I have to apologize for the absence of blogs posts over the last few weeks. This is a result of the crisis planning we have been undertaking with our clients. As the Medicaid rules have significantly changed, we have attempted to create as many opportunities as possible for clients who are in the planning process.
Now that the law has changed, there are still a few planning opportunities to be utilized under the new law. Initially, however, it is important to provide an update as to the major changes in the law.
The first change is that the waiting period of transfers is now a maximum of five years for all gifts made. This so-called “look back period” has been extended to five years from three, and this is the GOOD news.
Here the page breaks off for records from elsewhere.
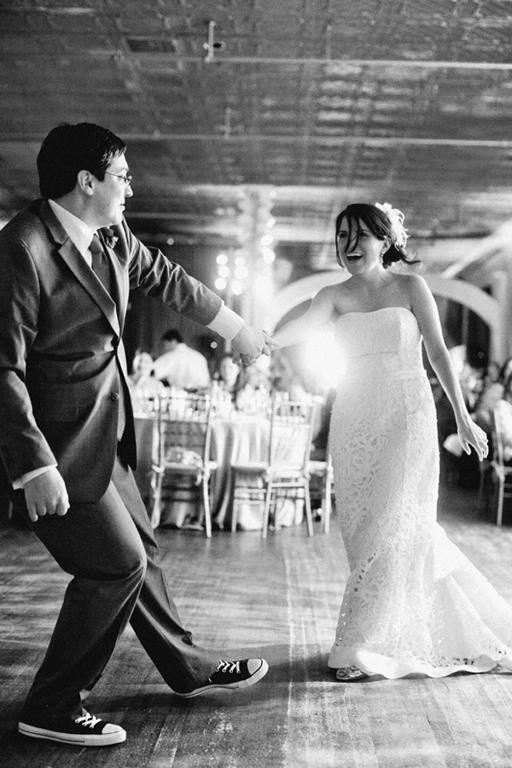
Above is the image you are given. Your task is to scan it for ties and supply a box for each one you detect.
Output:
[88,234,115,300]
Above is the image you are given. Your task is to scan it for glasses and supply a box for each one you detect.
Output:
[105,171,133,184]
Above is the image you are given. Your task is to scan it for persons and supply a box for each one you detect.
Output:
[248,203,512,680]
[125,329,289,413]
[433,347,509,457]
[1,119,285,748]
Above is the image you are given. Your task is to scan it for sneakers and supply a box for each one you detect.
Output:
[17,707,127,748]
[174,657,270,699]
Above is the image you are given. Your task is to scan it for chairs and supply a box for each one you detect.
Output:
[134,374,337,540]
[475,405,512,526]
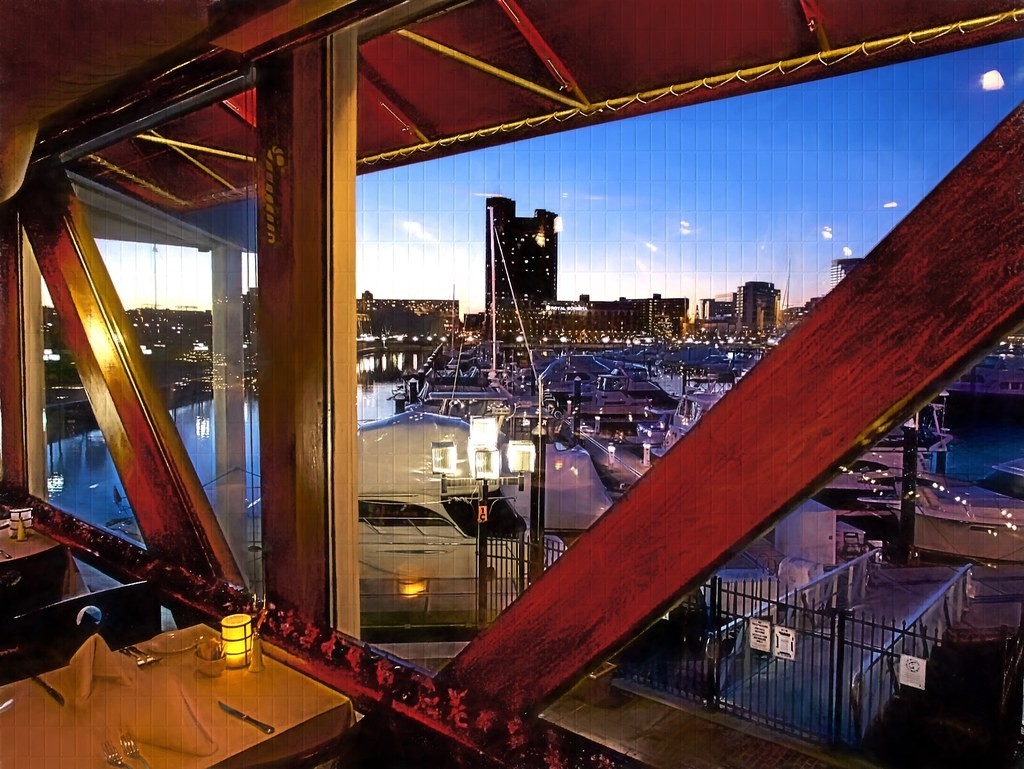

The bad news is that the date for the look back period no longer begins in the month that the individual transfers an asset, but rather, when the individual applies for Medicaid benefits and would have been eligible except for the asset transfer and the corresponding divestment penalty period.
The penalty period is determined by each particular state, sometimes on an annual basis, and some states even vary on a geographic area basis within themselves.
The real kicker is that the way the new law is written, all transfers will now be counted toward this penalty, without respect to timing. For example, if I give my child a gift today, and I enter a nursing home in 30 years, today’s gift will be penalized.
As another example, under the old rule, with a penalty of $7,000 per month, if a gift of $14,000.00 was gifted on November 1, 2005, the penalty period would have been extinguished on January 1, 2006. Under the new rule, the divestment period begins on the date that the applicant applies for Medicaid, so if this occurs on July 1, 2006, the period would not be extinguished until September 1, 2006.
This harsh penalty period is not good for any particular group except the government. This new rule will cause significant problems with Medicaid benefits applicants because records must now be kept indefinitely.
In addition, this will be a problem for the facilities that accept individuals. The new rules are going to create havoc when applicants who may have gifted assets five years previously, but are impoverished when entering the facility, believe that they will qualify for Medicaid. Since they will not qualify, the facility will be forced to request that their children pay for the residents’ care, or the facilities will have to ask for hardship waivers from the state in order to obtain Medicaid benefits for these residents. Worst case scenario, the nursing home facility may be required to evict any residents that can’t pay for care.